> TEXT:

>> BEGIN

Thus, to answer Don's questions:
Why? aren't the republican and democratic party American?
Yes, they are, but I was using the appellation as that, a name. "The American Party" or the "Pragmatists" or the "Party of the Middle". Politically, "The American Party" would sound the best and be the hardest to attack.

What are common sense approaches and what would the following policy of this new party be?
Many of the things I call common sense are grounded in basic scientific method, observation, and a "balanced equation" rule. I do have to admit, I have a fair bit of belief in "karma" or to state it more scientifically, that all systems are interconnected and eventually affecting one part of the system (side of the equation) ends up generating a response that may not be in line with what you desired. I know that stating things as beliefs indicates an emotional (often irrational) commitment, but I use it following as commitment to an idea. I think a willingness to keep an open mind and to try to see things from other points of view (all sides, if you will) is crucial.

>> END

> ENTRIES SHOWN:
>> BEGIN

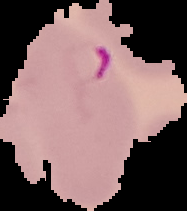
malaria status = parasitized
preparation = thin blood smear
image size = 187×211 pixels
image type = cell region segmented out of the field of view; surrounding area masked to black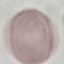
Summary:
  - Result: negative for malaria parasites
  - Stain: Giemsa
  - Capture: smartphone through the microscope eyepiece
  - Image type: cell patch, automatically extracted from a larger field of view and resized to 64 × 64 pixels
  - Preparation: thin smearComment on the morphology of the erythrocytes.
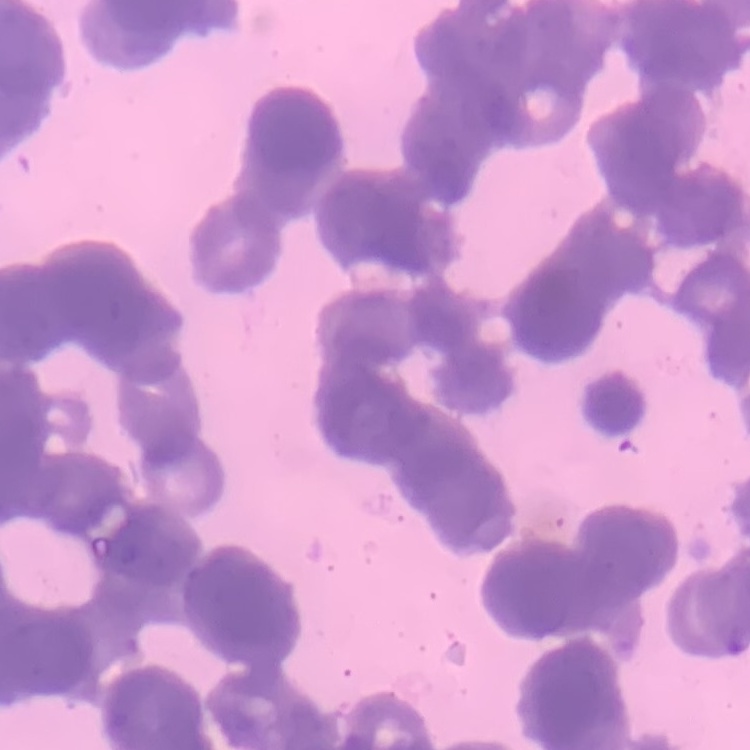

Rouleaux formation.

Stained with either Field's or Giemsa. Thin blood smear. One tile cut from a larger photomicrograph.State which parasite is depicted.
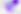
Toxoplasma gondii.

Summary:
  - Modality: micrograph
  - Magnification: 400xState which parasite is depicted.
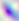

This is Toxoplasma gondii.

Summary:
  - Modality: micrograph
  - Magnification: 400xName the parasite shown.
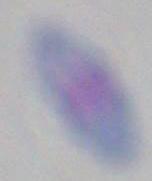

Toxoplasma gondii.

modality = photomicrograph
magnification = 1000xIdentify the parasite.
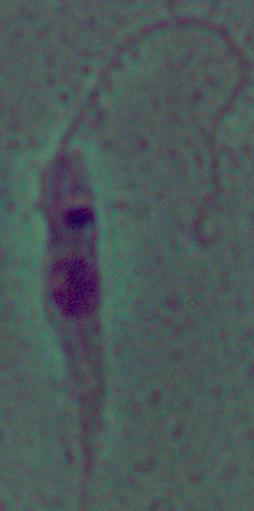
This is Leishmania.

Summary:
  - Modality: photomicrograph
  - Magnification: 1000x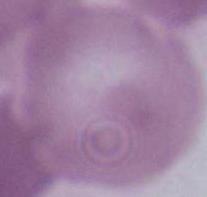

Summary:
  - Magnification: 1000x
  - Identification: erythrocyte
  - Modality: photomicrograph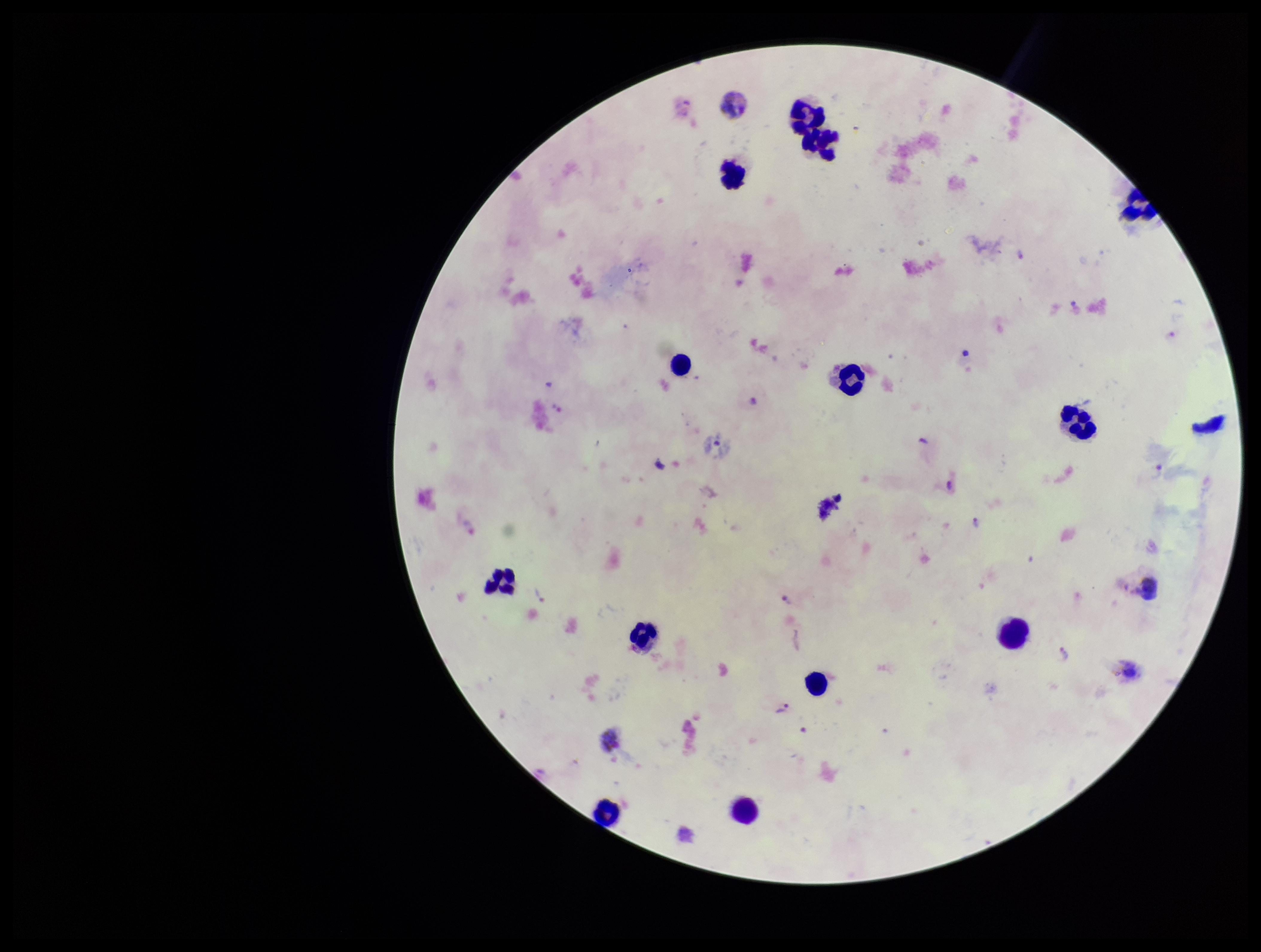

Summary:
  - Leukocyte count: 15
  - Capture: smartphone photograph through the microscope eyepiece
  - Plasmodium parasites: detected
  - Image size: 1261×952 pixels
  - Species reported for this patient: Plasmodium vivax
  - Parasite count: 11
  - Stain: Giemsa
  - Patient malaria status: infected
  - Preparation: thick smear
  - Field of view: one from this slide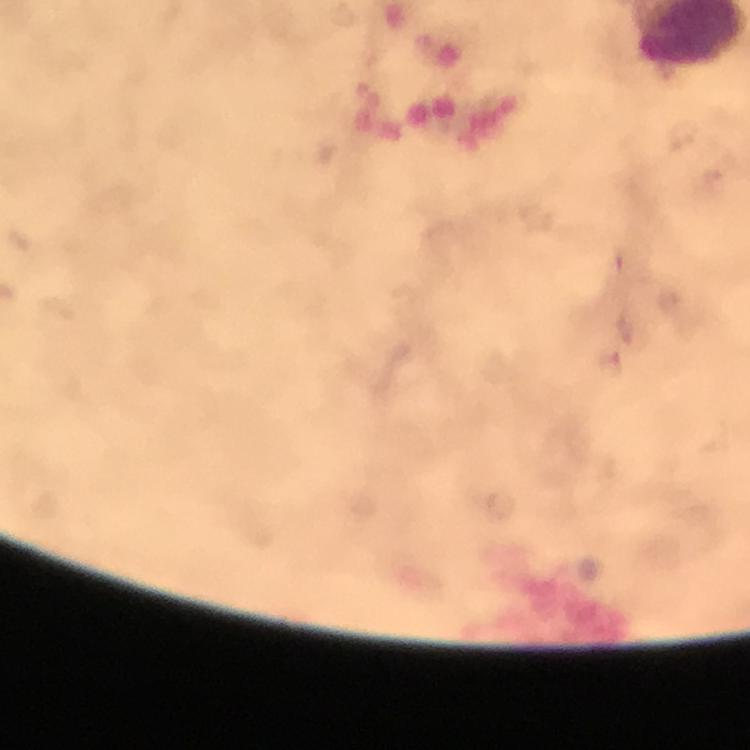

Approximate object centers, in pixels from the top-left corner.
Summary:
  - Malaria parasite locations: (x=612, y=364)
  - Context: from a malaria diagnostic workup
  - Preparation: thick smear
  - Stain: Giemsa
  - Cropped from: a single field of view
  - Image size: 750×750 pixels
  - Capture: smartphone mounted on the microscope
  - Magnification: 100x
  - Immersion oil: appliedReport the malaria status of this cell.
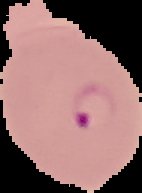

Parasitized.

Summary:
  - Preparation: thin blood smear
  - Image type: segmented cell region on a black background
  - Image size: 142×193 pixelsState which parasite is depicted.
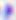

Toxoplasma gondii.

magnification = 400x
modality = micrograph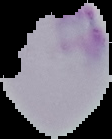
From a thin blood film. Image is 112×139 pixels. Result: no Plasmodium parasites detected. Cell region segmented out of the field of view; the surrounding area is masked to black.Locate every Plasmodium parasite.
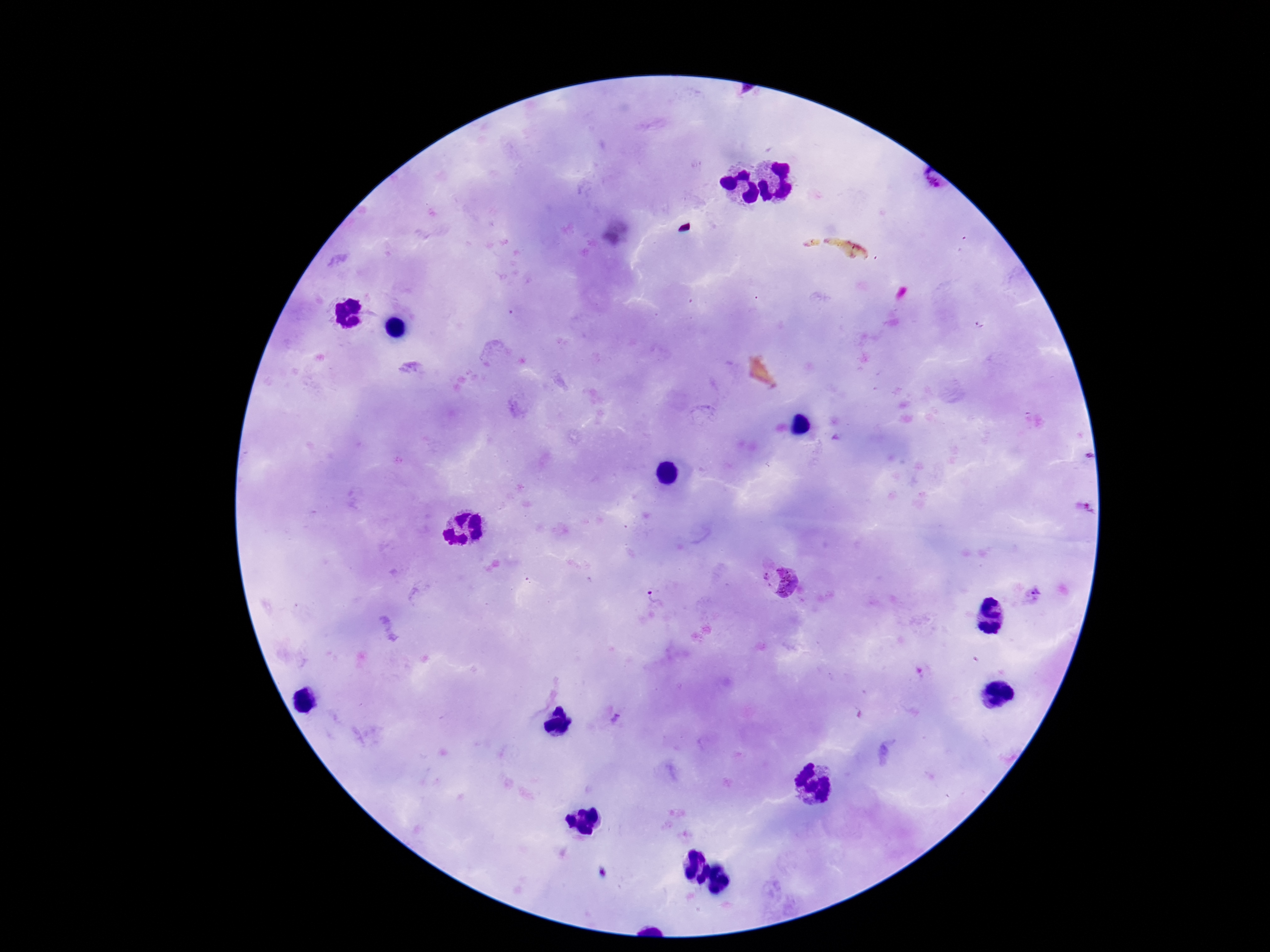
Approximate centers as (x, y) in pixels.
Plasmodium parasites: (932, 183), (1087, 507), (777, 582), (1033, 595), (653, 596), (616, 719).

Summary:
  - Patient malaria status: positive
  - Stain: Giemsa
  - Magnification: 100x
  - Image size: 1270×952 pixels
  - Preparation: thick blood film
  - Capture: smartphone camera through the microscope eyepiece
  - Field of view: single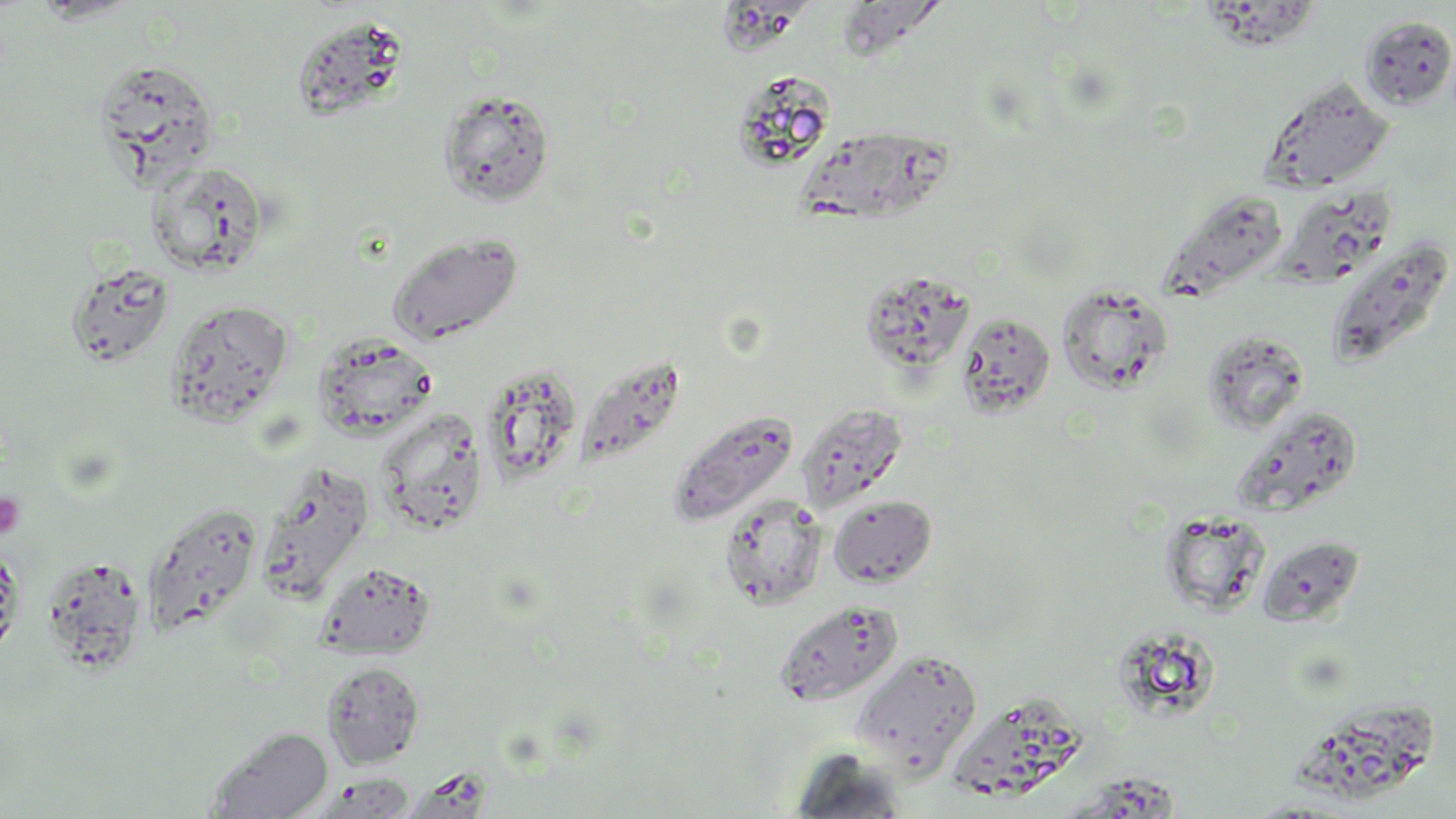 Approximate bounding boxes as named x1/y1/x2/y2 corners in pixels. Uninfected red blood cell locations: (x1=29, y1=0, x2=142, y2=23), (x1=715, y1=0, x2=803, y2=57), (x1=1196, y1=3, x2=1318, y2=52), (x1=837, y1=5, x2=942, y2=64), (x1=1358, y1=14, x2=1456, y2=111), (x1=290, y1=15, x2=409, y2=123), (x1=94, y1=59, x2=219, y2=185), (x1=731, y1=70, x2=837, y2=171), (x1=1260, y1=75, x2=1396, y2=193), (x1=437, y1=88, x2=556, y2=208), (x1=791, y1=131, x2=959, y2=226), (x1=145, y1=160, x2=272, y2=278), (x1=1276, y1=184, x2=1397, y2=289), (x1=1157, y1=188, x2=1291, y2=302), (x1=386, y1=231, x2=524, y2=345), (x1=1324, y1=236, x2=1455, y2=368), (x1=65, y1=260, x2=176, y2=369), (x1=860, y1=269, x2=977, y2=377), (x1=1057, y1=284, x2=1174, y2=395), (x1=165, y1=299, x2=294, y2=427), (x1=955, y1=310, x2=1056, y2=420), (x1=1197, y1=328, x2=1314, y2=434), (x1=313, y1=333, x2=438, y2=441), (x1=574, y1=352, x2=687, y2=473), (x1=480, y1=363, x2=584, y2=488), (x1=797, y1=402, x2=908, y2=512), (x1=1234, y1=406, x2=1364, y2=518), (x1=668, y1=408, x2=802, y2=528), (x1=376, y1=409, x2=489, y2=536), (x1=254, y1=461, x2=375, y2=604), (x1=718, y1=493, x2=829, y2=611), (x1=828, y1=495, x2=937, y2=587), (x1=142, y1=501, x2=263, y2=638), (x1=1158, y1=511, x2=1271, y2=616), (x1=1257, y1=534, x2=1365, y2=626), (x1=0, y1=539, x2=24, y2=663), (x1=39, y1=554, x2=149, y2=677), (x1=316, y1=561, x2=436, y2=660), (x1=774, y1=599, x2=903, y2=707), (x1=1115, y1=625, x2=1223, y2=719), (x1=851, y1=648, x2=983, y2=776), (x1=322, y1=661, x2=425, y2=768), (x1=946, y1=696, x2=1090, y2=805), (x1=1292, y1=699, x2=1444, y2=798), (x1=207, y1=725, x2=333, y2=819), (x1=785, y1=747, x2=912, y2=817), (x1=308, y1=774, x2=416, y2=818). Platelet locations: (x1=0, y1=492, x2=26, y2=539). Slide-level diagnosis: negative for blood parasites. Light microscopy. Thin blood smear. Image is 1456×819 pixels. May-Grünwald-Giemsa stain. 1000x magnification. One field of a larger specimen.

>> END

> DIRECTIONS:
Reproduce word for word the part of the passage on the proposed new party above, starting at "Yes, they are, but" and ending at "hardest to attack.".

> COMPLETE OUTPUT:
Yes, they are, but I was using the appellation as that, a name. "The American Party" or the "Pragmatists" or the "Party of the Middle". Politically, "The American Party" would sound the best and be the hardest to attack.